## [Text segment]

◇ ◇ ◇

# Subaru wheels, will the fit?



## Tony Lane (Dec 1, 2007)

I found a set of very reasonably priced winter tires on 5x100 Subaru wheels. I couldn't tell you the offset, all that I know is they're 5x100 and 15". Odds of these fitting my MK4 Golf?


----------



## JDriver1.8t (May 20, 2005)

*Re: Subaru wheels, will the fit? (Tony Lane)*

it depends on the hub bore. VW is 57.1mm


----------



## Tony Lane (Dec 1, 2007)

Thanks man! Subaru hub bore is 56.1mm across the board afaik. 


_Modified by Tony Lane at 3:21 PM 10-12-2009_


----------



## dennisgli (May 17, 2003)

*Re: Subaru wheels, will the fit? (Tony Lane)*

What size bolts do they take?


----------



## Tony Lane (Dec 1, 2007)

5x100


----------



## JettaGT8V80 (Jun 12, 2003)

*Re: (Tony Lane)*

most jdm cars use a 12mm bolt not the 14mm that vw has switched over to 
the hub bore is smaller if they are in fact oem subie wheels you will need to have the hub made bigger to fit them


----------



## dennisgli (May 17, 2003)

*Re: Subaru wheels, will the fit? (Tony Lane)*


_Quote, originally posted by *Tony Lane* »_5x100

That's the bolt pattern not the bolt size.


----------



## Tony Lane (Dec 1, 2007)

*Re: Subaru wheels, will the fit? (dennisgli)*

My bad, I have no idea what the bolt size is.


----------

◇ ◇ ◇

## [Material]
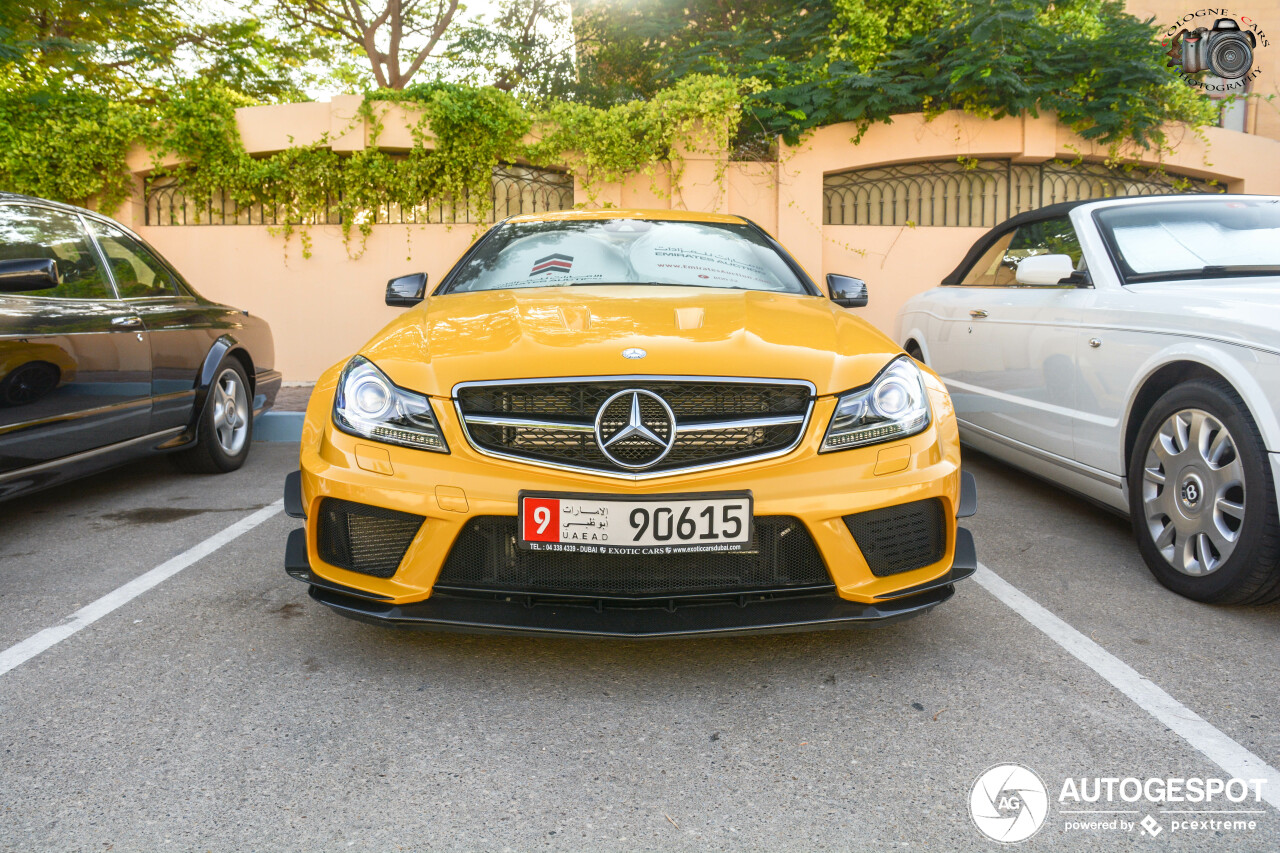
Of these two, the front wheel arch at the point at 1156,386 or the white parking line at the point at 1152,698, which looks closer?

◇ ◇ ◇

## [Requirements]
**A.** In the Subaru wheels thread, what hub bore measurement is given for VW?
**B.** Reproduce the Subaru wheels thread word for word between "# Subaru wheels, will" and "my MK4 Golf?", inclusive.

## [Task-by-task results]
**A.** 57.1mm

**B.**
# Subaru wheels, will the fit?



## Tony Lane (Dec 1, 2007)

I found a set of very reasonably priced winter tires on 5x100 Subaru wheels. I couldn't tell you the offset, all that I know is they're 5x100 and 15". Odds of these fitting my MK4 Golf?